▸ Your task: Repeat verbatim the lines of the records from the one containing "Time of clock at [344,22,368,50]: 12:42" through the one containing "Time of clock at [63,55,114,114]: 7:30", including both of those lines.

▸ Task input:
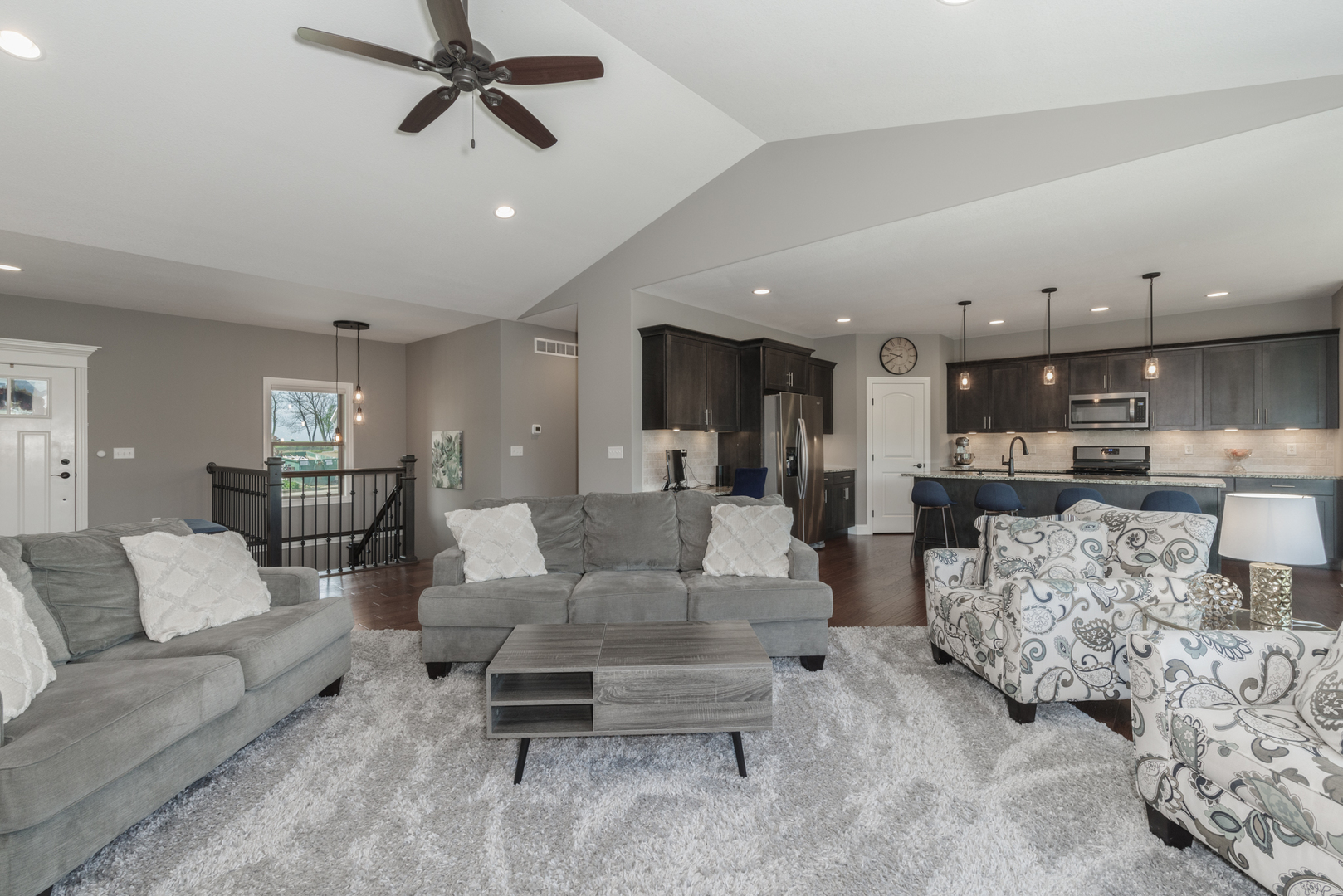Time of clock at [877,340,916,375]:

...

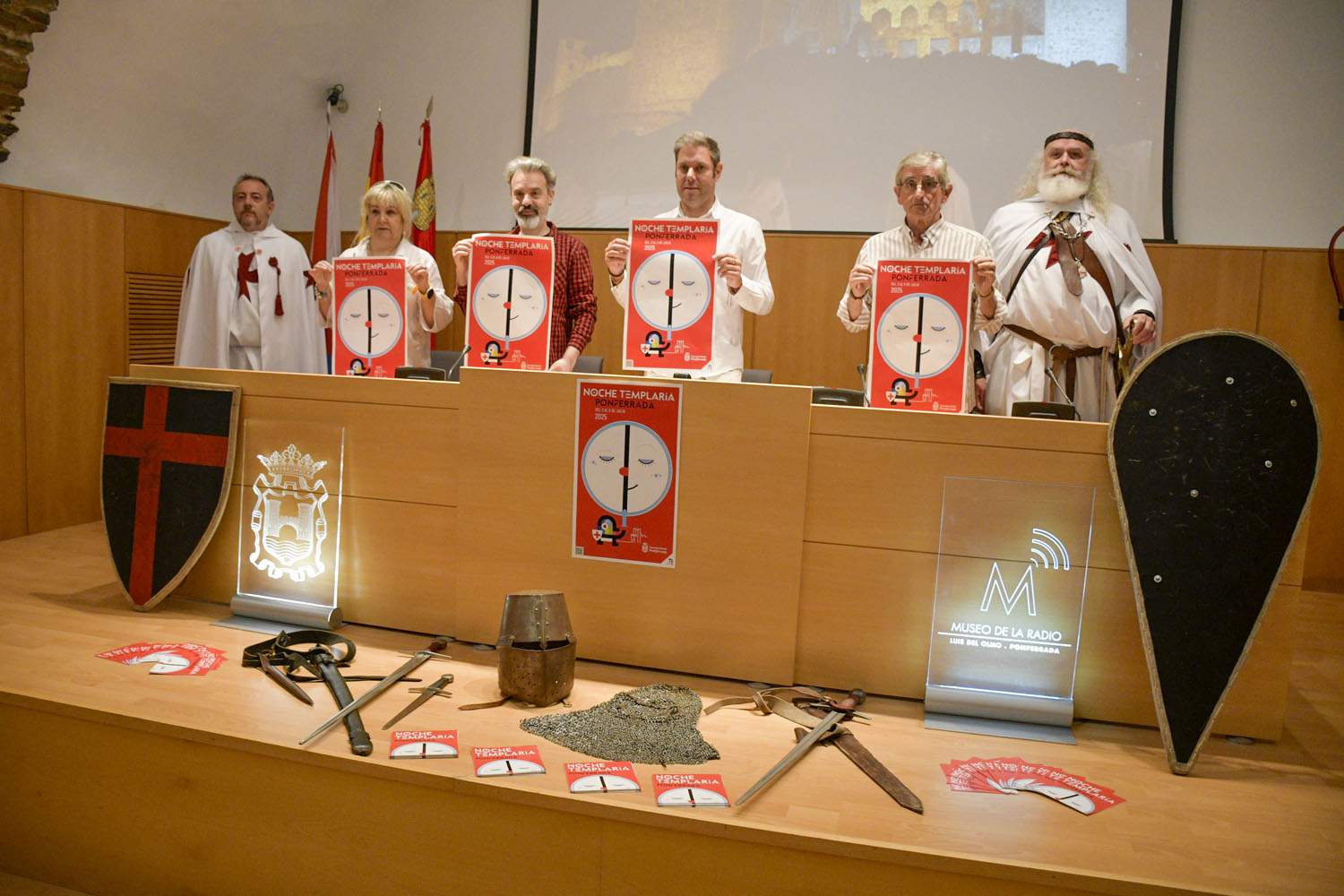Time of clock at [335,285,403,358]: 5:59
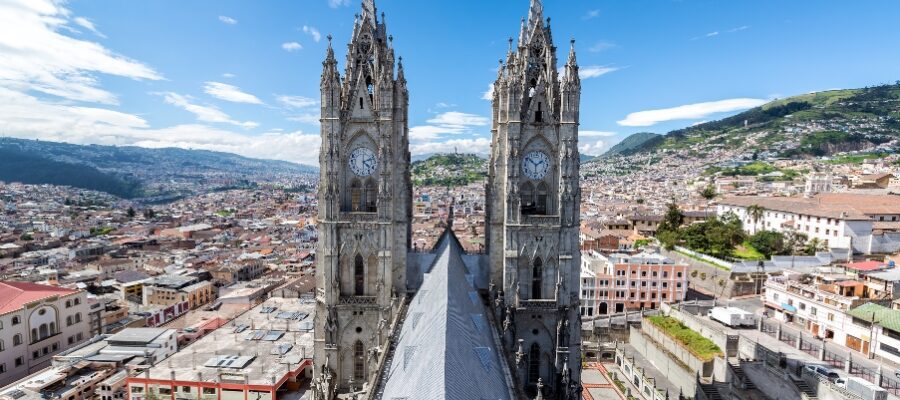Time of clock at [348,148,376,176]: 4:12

---

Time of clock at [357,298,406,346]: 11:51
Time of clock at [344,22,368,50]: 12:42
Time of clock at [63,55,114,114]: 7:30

▸ Written answer:
Time of clock at [344,22,368,50]: 12:42
Time of clock at [63,55,114,114]: 7:30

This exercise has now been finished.